Rasya benar-benar merasa tertampar bahkan diadili. Setelah langsung lanjut masuk ke dalam IGD, Irene dinyatakan kehilangan banyak darah. Rasya sengaja mendonorkan darahnya setelah ia menghubungi keluarga besar. Sebab Irene langsung diboyong ke ruang operasi untuk menjalani persalinan. Bayi di dalam perut Irene harus segera dikeluarkan karena sudah kehabisan air ketuban. Irene menjalani semua prosesnya sendiri karena selain Rasya harus diambil darahnya, keluarga mereka juga baru datang.
Irene mendadak linglung. Baru ia sadari, berjuang sendiri di tengah kenyataannya yang terluka parah, sangat menyakitkan. Rasa sakit yang amat sangat menyiksa. Apalagi dikata perawat dan tim dokter yang menjalani, ia yang wajah dan tubuhnya masih berlumur darah, akan menjalani sesar. Padahal, sekujur tubuhnya seolah remuk. Sakit yang amat sakit ia rasa hingga kadang, Irene merasa mati rasa saking sakitnya.

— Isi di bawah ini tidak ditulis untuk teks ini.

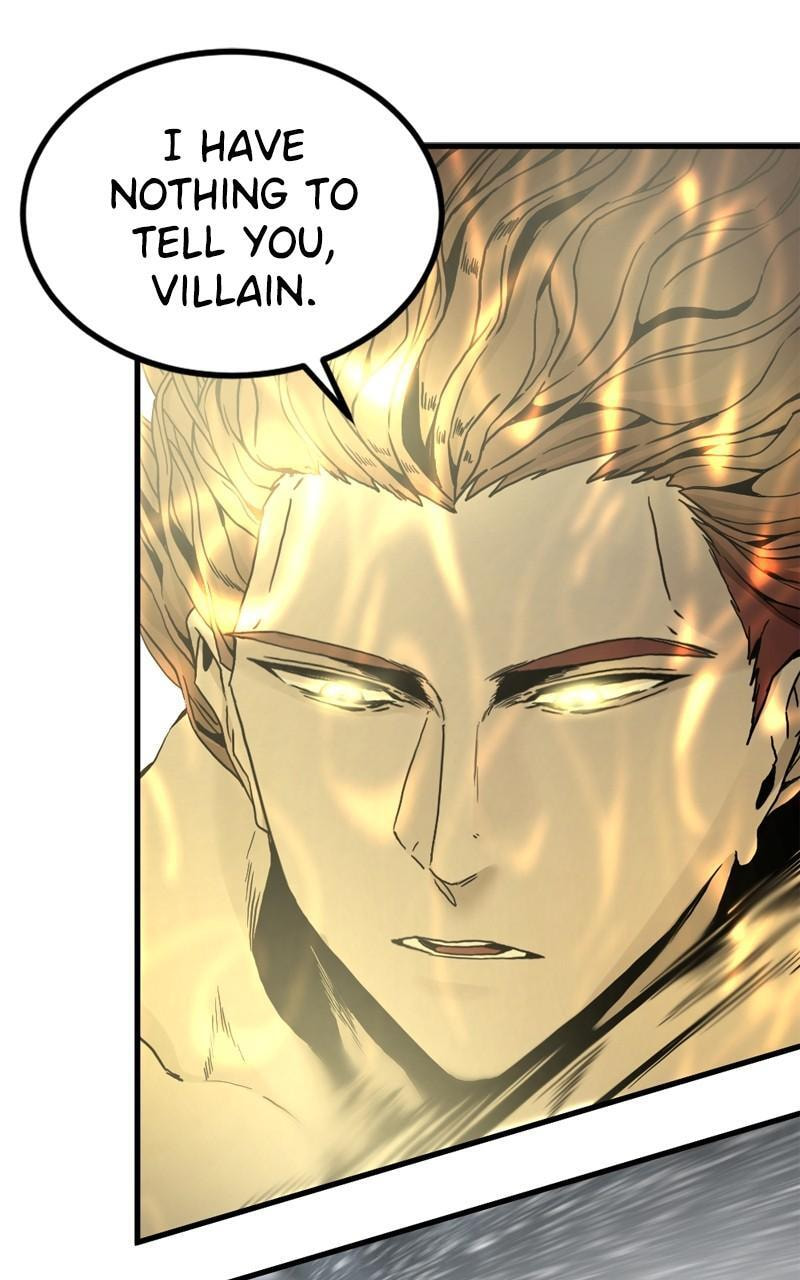 Read Hero Killer chapter 121 image 82 on Lezhin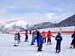 IMG-20140120-WA0004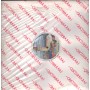 Imagination Vinile 12 Single Music And Lights F1 Team – DM937 Sigillato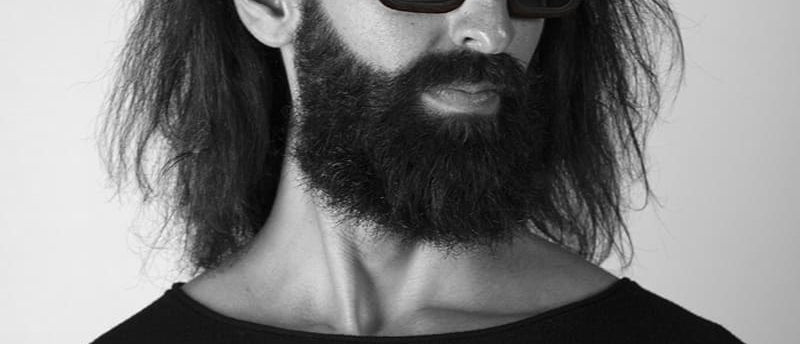 Laveta Eyewear-Sunglasses-wilde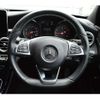 mercedes-benz c-class 2017 quick_quick_DBA-205040C_WDD2050402R334167 image 19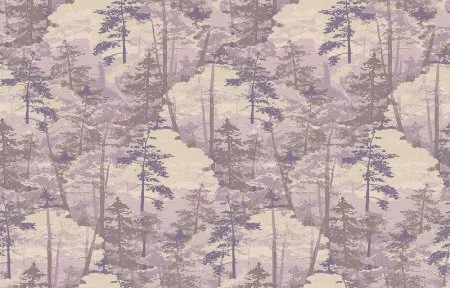 Обои Milassa Ambient Vol2 Am 2, 002/1 в Йошкар-Оле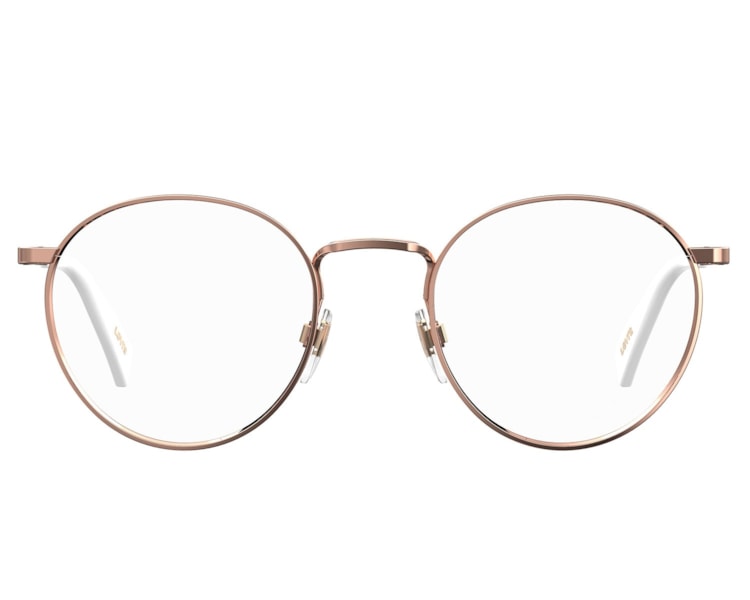 image_06b22504-fd03-4afb-8f78-9f108458a4ce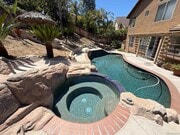 Photo - 5006 Palmera Dr House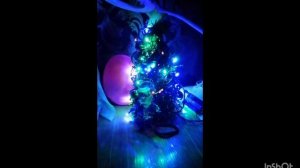 песенка в лесу родилась ёлочка. 🎄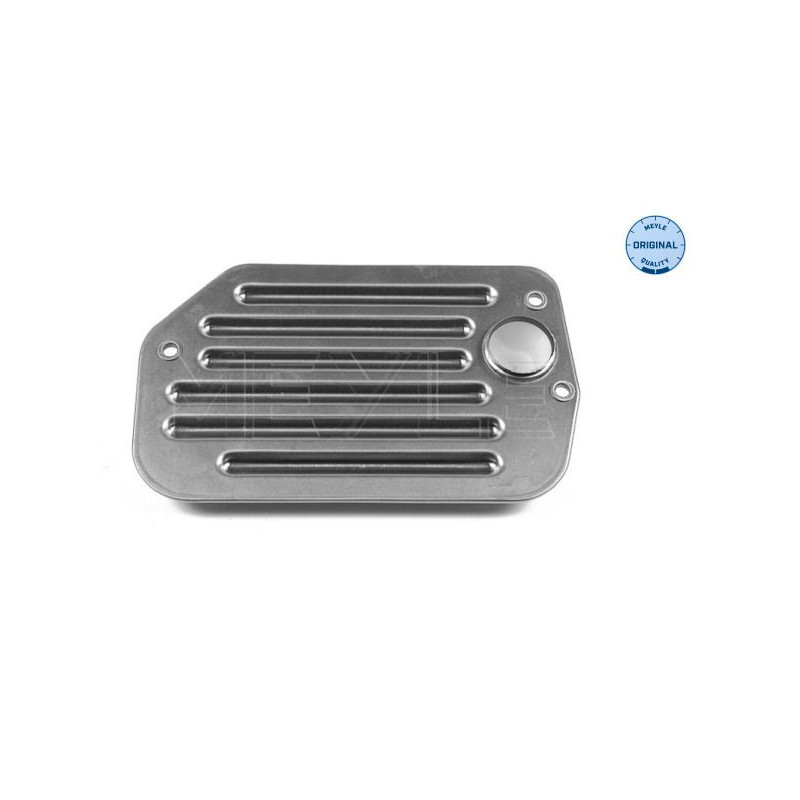 Filtro olio cambio automatico - MEYLE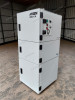 The One Investment That Can Improve Both Air Quality and Productivity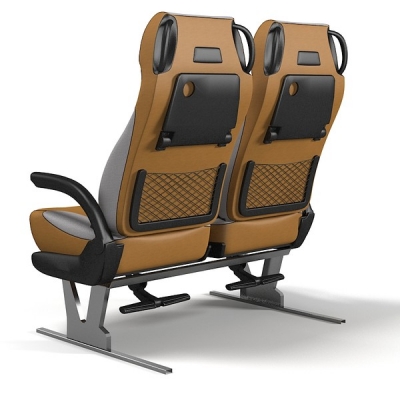 *นำเข้า และจำหน่าย เบาะรถบัส เบาะรถโค๊ช มาตรฐานสากล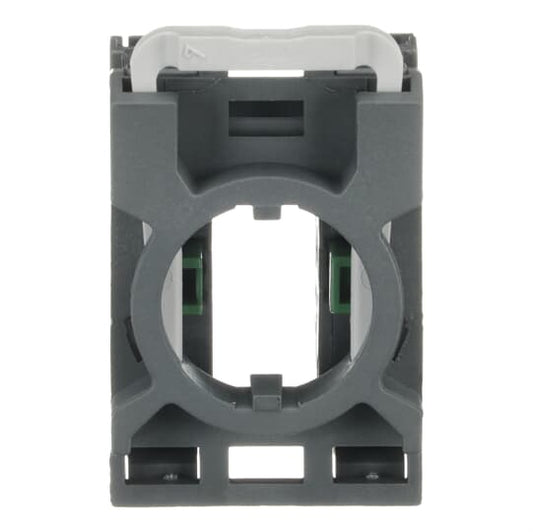 ABB MCBH-20 Contact Block 1SFA611605R1102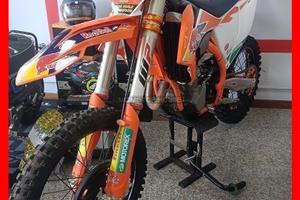 Ktm sxf 450 factory cross #rate#permute#omaggio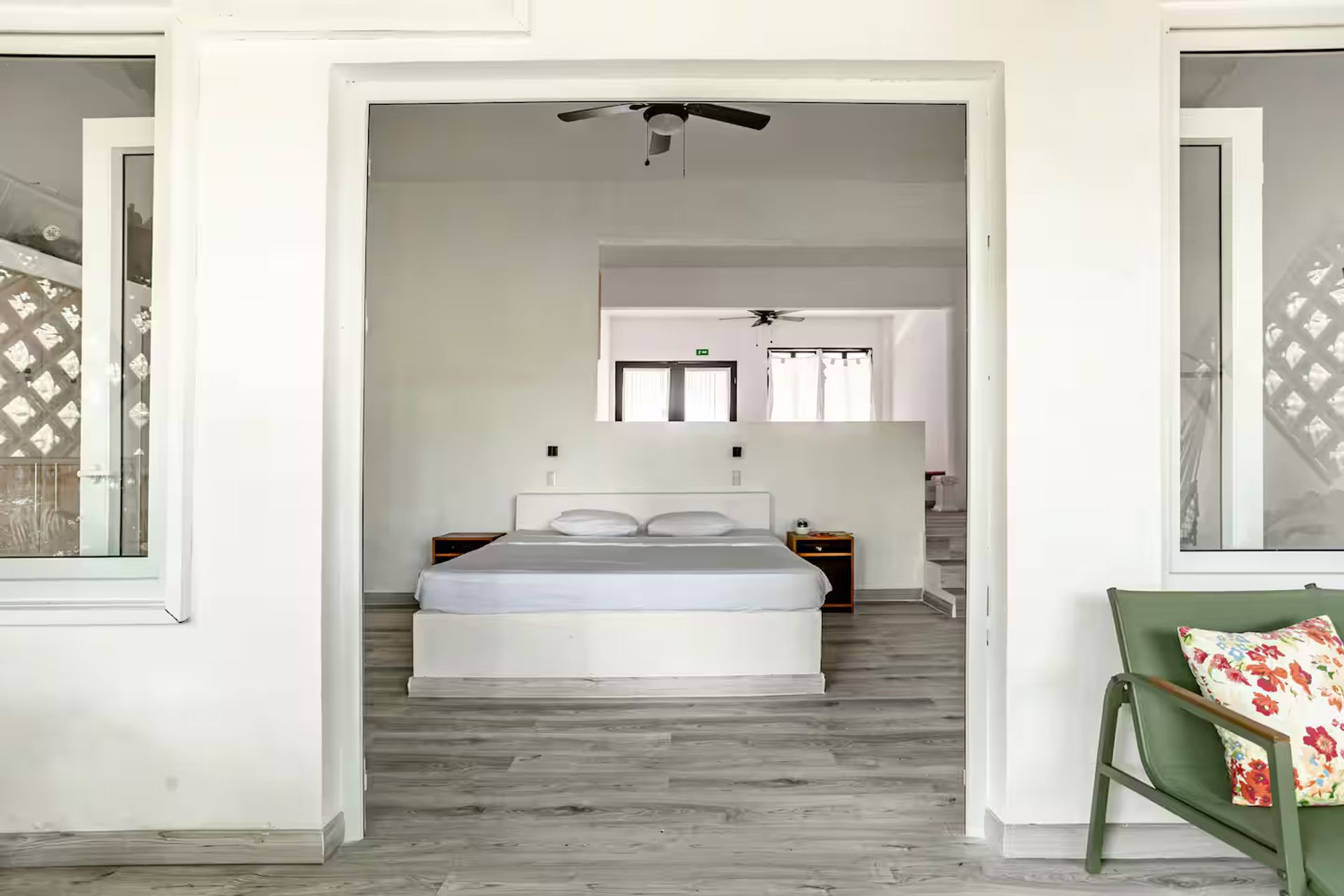 manuel antonio 1 bd condo for sale maria fernanda rivas bilash and charron real estate group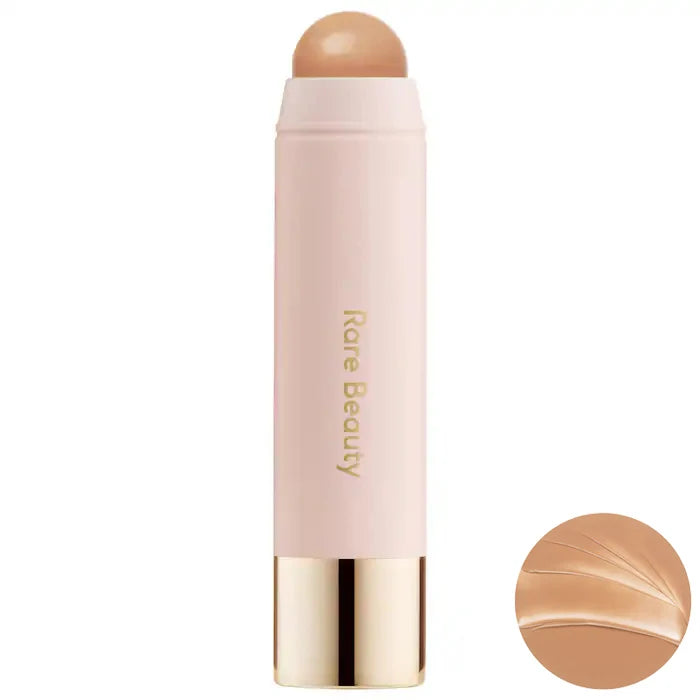 Stick de Contorno Delfina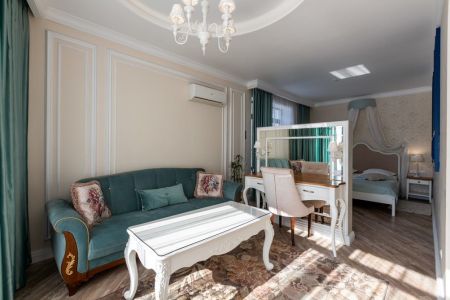 Люкс Provence №30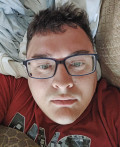 Ty from Portville, United States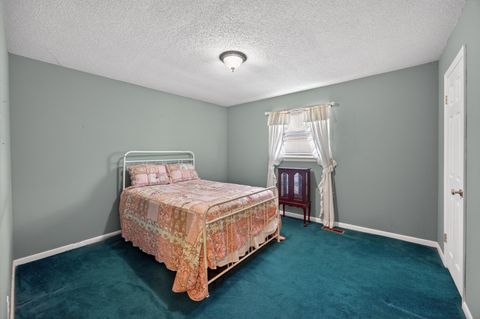 Tiny photo for 171 Diane Lane, Fort Oglethorpe, GA 30742 (MLS # 1529046)
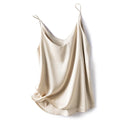 Blusa Feminina Office Lady Chiffon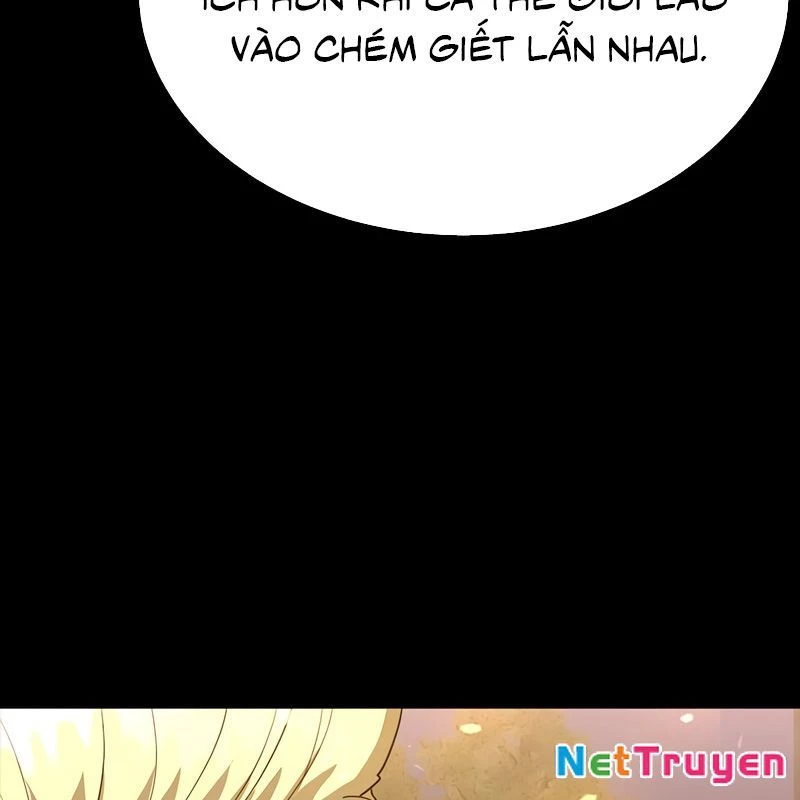 Người Chơi Thiết Thụ Chapter 91 - 31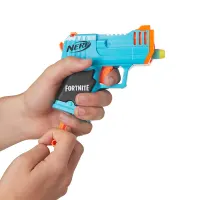 nerf-microshots-fortnite-e6741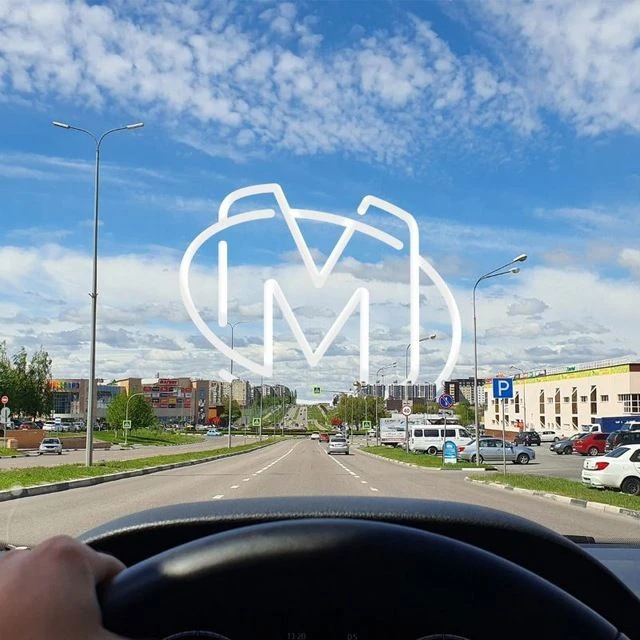 Автошкола Ментор - Старый Оскол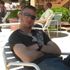 David Roszina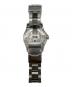 中古・古着 LONGINES (ロンジン) 腕時計 ハイドロ コンクエスト：67000円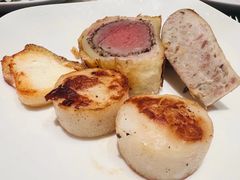 -广交会威斯汀酒店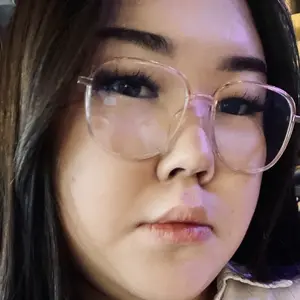 Юлия из Лос-анджелеса, ищу на сайте знакомства без обязательств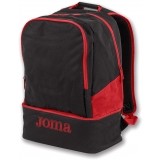 Mochila de Balonmano JOMA Estadio III 400234.106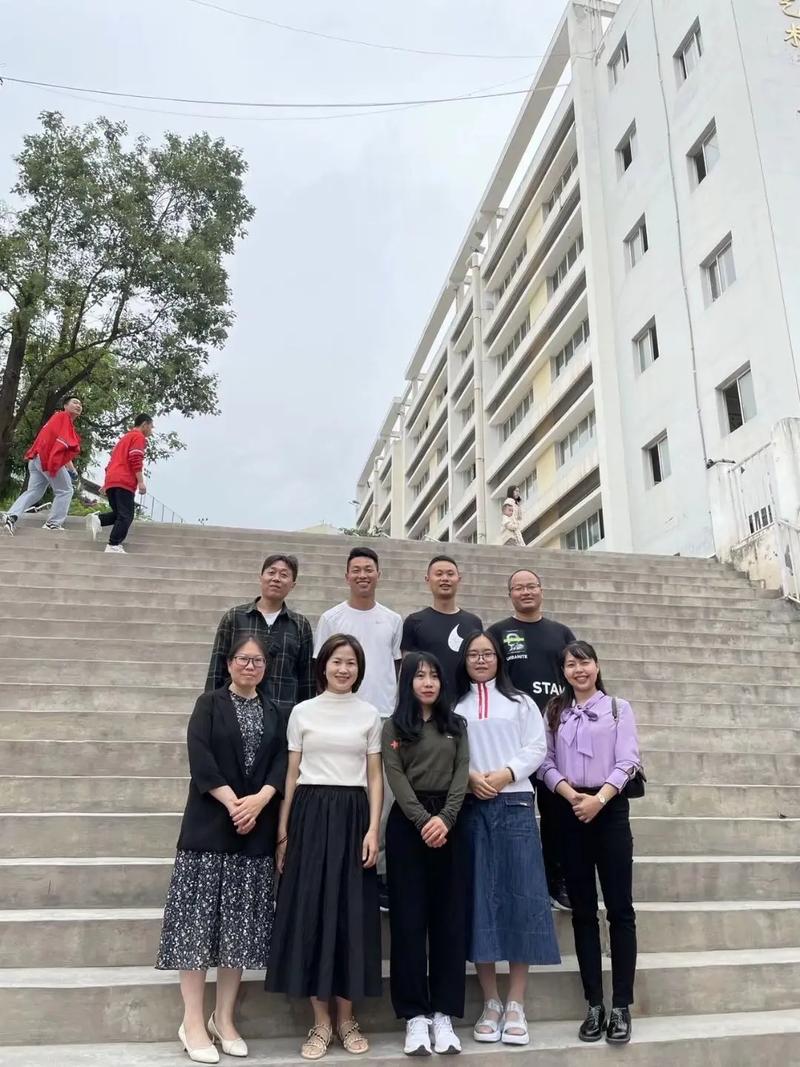 游泳对老年人的好处 游泳对老年人的好处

Kepala, leher, dan juga bagian tubuh Irene yang lain, sakit semua. Sekadar digerakkan tidak bisa. Termasuk untuk bicaranya, Irene yang nyaris sekarat juga sangat terbatas dalam melakukannya. Karena jangankan Irene, yang melihat keadaan Irene saja, jadi ikut sesak. Iba.
“Seperti mimpi, tapi ini nyata. Sakit sekali ... benar-benar sakit! Sayang, kamu di mana? Aku takut! Aku mohon, temani aku. Aku enggak mau sendiri! Semuanya tidak ada yang tidak membisikkan kekhawatiran mereka. Dan rasanya .... kewanitaanku sangat sakit. Padahal, aku sesar. Ya Allah punya anak sesakit ini. Apa karena aku berusaha melukai anak-anak Akina? Apa karena aku menjadi bagian dari alasan Akina kehilangan putranya?” pikir Irene yang sekadar bersuara saja tidak bisa.
“Yang sabar ya, Mom. Suami Mom sedang diambil darahnya buat Mom. Sekarang, Mom harus rileks karena Mom akan menjalani sesar. Baby harus segera dikeluarkan karena cairan ketuban sudah habis dan, ... pembukaan Mom juga enggak nambah-nambah. Bismillah, kita lakukan yang terbaik. Yang penting, Mom dan baby sehat!” lembut sang perawat sambil mengelap setiap darah di wajah maupun kepala Irene. Namun sebelum itu, ia sengaja mencabut sisa pecahan kaca di wajah Irene lebih dulu.
••••
Hingga sang bayi lahir, Irene belum diizinkan untuk melihatnya. Padahal tadi, sekitar lima menit lalu, Irene sudah dibisingkan oleh tangis bayinya. Tangis lemah seolah bayi itu sesak napas. Bukan tangis lepas layaknya bayi baru lahir pada kebanyakan.
“Sus, kenapa saya belum boleh melihat anak saya? Anak saya enggak prematur-prematur banget, kan?” lemah Irene masih kesakitan. Tim dokter mengabarkan bahwa dirinya yang meski sesar, tetap mengalami pendarahan hebat di jalan lahirnya.
Alih-alih jawaban, yang Irene dapatkan justru tatapan penuh keresahan, iba, bahkan belas kasih dari tim dokter maupun perawat di sana.
“Apa yang sebenarnya terjadi? Kenapa mereka terkesan menutup-nutupi sesuatu dariku dan itu tentang anakku?” pikir Irene yang berakhir tak sadarkan diri. Seluruh tulang rusuknya seolah dipatahkan secara bersamaan atas pendarahan yang terus ia alami dari jalan lahirnya.